Based on the submissions of the Department and more especially Repak, and having regard to the contents of the business plan, I accept that the record concerned contains financial information whose disclosure could reasonably be expected to result in a material financial loss to Repak or could prejudice the competitive position of Repak as the operator of the waste tyre scheme. As noted above, the business plan provides a candid and detailed account of how the company intends to meet its long term strategic objectives and of the consequences in the event that these objectives are not met. It reflects the company's know-how, which I accept would be of assistance to a potential competitor or to those seeking to undermine Repak's position as the scheme operator. The period covered by the plan confirms that it largely relates to phase two of the scheme, which, as explained above, will require a separate application for approval. The plan also provides details of the company's income and expenditure forecast, the disclosure of which could be harmful to its funding model. I am therefore satisfied that section 36(1)(b) applies.

Section 36(3)
On the matter of the public interest, I note that it is not disputed that there is a need for openness and accountability in relation to the approval process and the operation of the waste tyre scheme. However, the provisions of section 36 itself reflect the public interest in the protection of the commercially sensitive information. The business plan at issue here provides significant insight into the manner in which Repak intends to operate the current and future scheme, but it also reflects the company's know-how and reveals details of its financial forecast. The purpose of the public interest test is to strike a balance between competing interests insofar as they are relevant.
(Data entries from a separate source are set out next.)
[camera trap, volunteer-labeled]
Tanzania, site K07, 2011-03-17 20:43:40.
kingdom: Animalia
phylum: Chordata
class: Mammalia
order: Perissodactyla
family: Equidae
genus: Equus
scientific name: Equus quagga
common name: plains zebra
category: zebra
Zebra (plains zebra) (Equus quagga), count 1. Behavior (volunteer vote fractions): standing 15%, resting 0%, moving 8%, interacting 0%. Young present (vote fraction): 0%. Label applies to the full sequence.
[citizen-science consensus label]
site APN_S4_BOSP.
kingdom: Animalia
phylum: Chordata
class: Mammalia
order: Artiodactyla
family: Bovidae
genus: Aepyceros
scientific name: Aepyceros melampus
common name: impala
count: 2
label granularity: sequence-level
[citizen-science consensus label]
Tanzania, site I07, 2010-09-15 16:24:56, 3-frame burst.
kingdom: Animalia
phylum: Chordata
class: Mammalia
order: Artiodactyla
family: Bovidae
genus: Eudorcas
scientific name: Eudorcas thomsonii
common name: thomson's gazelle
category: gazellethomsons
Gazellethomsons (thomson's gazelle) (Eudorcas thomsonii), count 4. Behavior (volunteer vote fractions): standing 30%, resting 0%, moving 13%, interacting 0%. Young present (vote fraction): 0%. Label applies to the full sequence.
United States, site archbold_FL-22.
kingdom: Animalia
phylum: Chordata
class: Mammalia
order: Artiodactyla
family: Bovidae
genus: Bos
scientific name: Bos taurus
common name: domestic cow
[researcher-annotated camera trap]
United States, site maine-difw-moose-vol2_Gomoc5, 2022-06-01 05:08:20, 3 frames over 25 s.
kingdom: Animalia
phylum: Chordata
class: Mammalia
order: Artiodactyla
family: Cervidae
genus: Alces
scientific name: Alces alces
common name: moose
As stated in previous decisions, the Commissioner takes the view that the FOI Act was designed to increase openness and accountability in the way in which public bodies conduct their operations; generally speaking, it was not designed as a means to open up the operations of private enterprises to scrutiny. I also consider that the public interest in openness and accountability has been served to some degree by the release of the remainder of Repak's application and the documents relating to its approval. Moreover, as noted by the Department, the vEMC rate of €2.80 was set by the Minister and is in the public domain. Accordingly, I find that, on balance, the public interest would be better served by refusing access to the business plan at issue.

Decision

Having carried out a review under section 34(2) of the FOI Act, I hereby affirm the decision of the Department in this case.

Right of Appeal

Section 24 of the FOI Act sets out detailed provisions for an appeal to the High Court by a party to a review, or any other person affected by the decision. In summary, such an appeal, normally on a point of law, must be initiated not later than four weeks after notice of the decision was given to the person bringing the appeal.